恐ろしい生き物
光井 新
寂しむザリガニが一匹、紅一点鮒達の中で泳ぐ金魚に見蕩れていた。今まで見た事の無かった金魚の美しさに唾を呑みながら、ザリガニは近寄る事のできない自分にもどかしさを感じていた。
そこに金魚が、鮒達の「危ないよ」という制止を振り切り近付いて来た。
金魚は「あなたも一人ぼっちね?だって周りに誰も居ないもの」と訊ねたが、その問いにザリガニは答える事ができなかった。近寄る生き物は全て、この辺に居た同族のザリガニさえも食べてしまった、その過去を語る気にはなれなかった。
暫くしてザリガニは「お前は一人ぼっちじゃないだろ」と言うと、ハサミで水中を切って見せた。
それを見た金魚は「凄ぉい」と言いながら、ザリガニのハサミに尾鰭で触れた。
驚いたザリガニが「お前、俺の事が怖くないのか?」と聞くと、金魚は「全然。だって仲間じゃない」と答えた。何の事だか解らなかったザリガニは、暫く考えた後に「ああ、色の事か」と言った。

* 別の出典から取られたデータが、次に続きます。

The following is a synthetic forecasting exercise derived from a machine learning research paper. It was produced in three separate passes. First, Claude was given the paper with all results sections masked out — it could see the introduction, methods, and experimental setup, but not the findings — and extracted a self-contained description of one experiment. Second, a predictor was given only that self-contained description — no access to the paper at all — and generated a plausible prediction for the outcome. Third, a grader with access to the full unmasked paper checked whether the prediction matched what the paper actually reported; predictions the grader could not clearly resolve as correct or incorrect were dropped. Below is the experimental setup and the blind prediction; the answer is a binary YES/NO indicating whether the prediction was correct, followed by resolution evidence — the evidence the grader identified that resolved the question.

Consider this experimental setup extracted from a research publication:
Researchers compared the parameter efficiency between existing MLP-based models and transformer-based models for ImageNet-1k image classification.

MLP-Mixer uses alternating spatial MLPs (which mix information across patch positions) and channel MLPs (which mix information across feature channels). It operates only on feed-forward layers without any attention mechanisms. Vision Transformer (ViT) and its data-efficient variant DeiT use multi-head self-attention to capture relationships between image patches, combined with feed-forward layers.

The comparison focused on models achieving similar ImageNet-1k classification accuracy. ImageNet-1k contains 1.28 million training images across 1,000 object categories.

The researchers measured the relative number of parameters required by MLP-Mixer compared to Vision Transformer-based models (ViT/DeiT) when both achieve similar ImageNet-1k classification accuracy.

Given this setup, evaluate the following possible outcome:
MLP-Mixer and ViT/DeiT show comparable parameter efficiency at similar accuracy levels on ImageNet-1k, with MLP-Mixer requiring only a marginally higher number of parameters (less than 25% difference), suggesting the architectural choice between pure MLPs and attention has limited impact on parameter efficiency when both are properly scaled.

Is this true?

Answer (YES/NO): NO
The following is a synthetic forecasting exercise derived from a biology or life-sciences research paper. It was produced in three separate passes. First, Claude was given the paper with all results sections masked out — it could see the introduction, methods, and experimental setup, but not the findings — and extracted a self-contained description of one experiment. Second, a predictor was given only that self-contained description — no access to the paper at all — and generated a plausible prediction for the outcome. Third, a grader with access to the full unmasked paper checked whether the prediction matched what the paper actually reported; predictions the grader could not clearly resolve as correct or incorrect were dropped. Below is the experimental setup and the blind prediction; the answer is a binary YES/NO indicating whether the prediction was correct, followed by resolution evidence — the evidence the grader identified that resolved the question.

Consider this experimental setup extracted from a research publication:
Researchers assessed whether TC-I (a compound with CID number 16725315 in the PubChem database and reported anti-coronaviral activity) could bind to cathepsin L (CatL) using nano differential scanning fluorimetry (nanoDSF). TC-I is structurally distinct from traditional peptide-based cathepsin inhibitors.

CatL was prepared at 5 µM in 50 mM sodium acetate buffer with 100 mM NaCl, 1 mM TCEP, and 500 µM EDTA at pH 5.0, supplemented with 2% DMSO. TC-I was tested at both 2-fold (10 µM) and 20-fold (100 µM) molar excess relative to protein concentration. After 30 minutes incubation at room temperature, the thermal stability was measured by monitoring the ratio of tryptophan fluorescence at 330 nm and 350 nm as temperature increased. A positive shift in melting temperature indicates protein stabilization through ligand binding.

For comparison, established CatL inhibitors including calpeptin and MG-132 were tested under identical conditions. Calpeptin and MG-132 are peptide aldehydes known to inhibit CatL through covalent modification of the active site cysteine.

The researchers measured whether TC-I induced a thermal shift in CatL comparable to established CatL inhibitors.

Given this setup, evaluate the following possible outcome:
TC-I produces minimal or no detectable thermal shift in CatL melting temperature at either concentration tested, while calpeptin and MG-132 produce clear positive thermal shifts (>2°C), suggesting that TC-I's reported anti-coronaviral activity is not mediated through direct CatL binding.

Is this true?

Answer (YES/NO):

金魚は暫く黙った後に「私もこの池に来てからずっと一人ぼっちなの」と言った。この言葉を聞いたザリガニは、鮒達に馴染めない金魚が虐められているのだと思った。
ザリガニは「お前を虐める奴は俺が後で懲らしめといてやる。だからもう帰れ」と言った。
しかし金魚は「さっきも、止めるみんなの事を振り切って来ちゃったし……」と言って、帰ろうとはしなかった。そして「私、あなたの事好きよ。でもたぶん、帰ったらもう二度とあなたとは会えない気がするの。だから私、ずっとここに居る」と言った。
ザリガニは呆れた風に「勝手にしろ」と言い、二人の生活が始まった。
金魚と一緒に居る間、ザリガニは何も食べなかった。もしも自分が食事をしている姿を見られれば、怖がって金魚は自分の元を去ってしまうとザリガニは思っていた。
そんな生活の中でザリガニは、日に日に弱っていきながら穏やかな気持ちになり、このまま死んでしまうのも悪くないと思うようになっていた。
いよいよ動けなくなってしまったザリガニは、意識の朦朧とする中「お前と一緒にいて楽しかった」と金魚に言った。
すると金魚は「すぐに食べ物を持ってくるから待ってて」と言い、何処かへ行ってしまった。
「こっちよ、こっち。もう死んだから大丈夫よ」
「そうか、どれどれ。昔は虐めたりしてごめんね」
ザリガニが最後の力を振り絞って目を開けるとそこには、一匹の鮒と、初めて見る、自分よりも恐ろしい生き物が居た。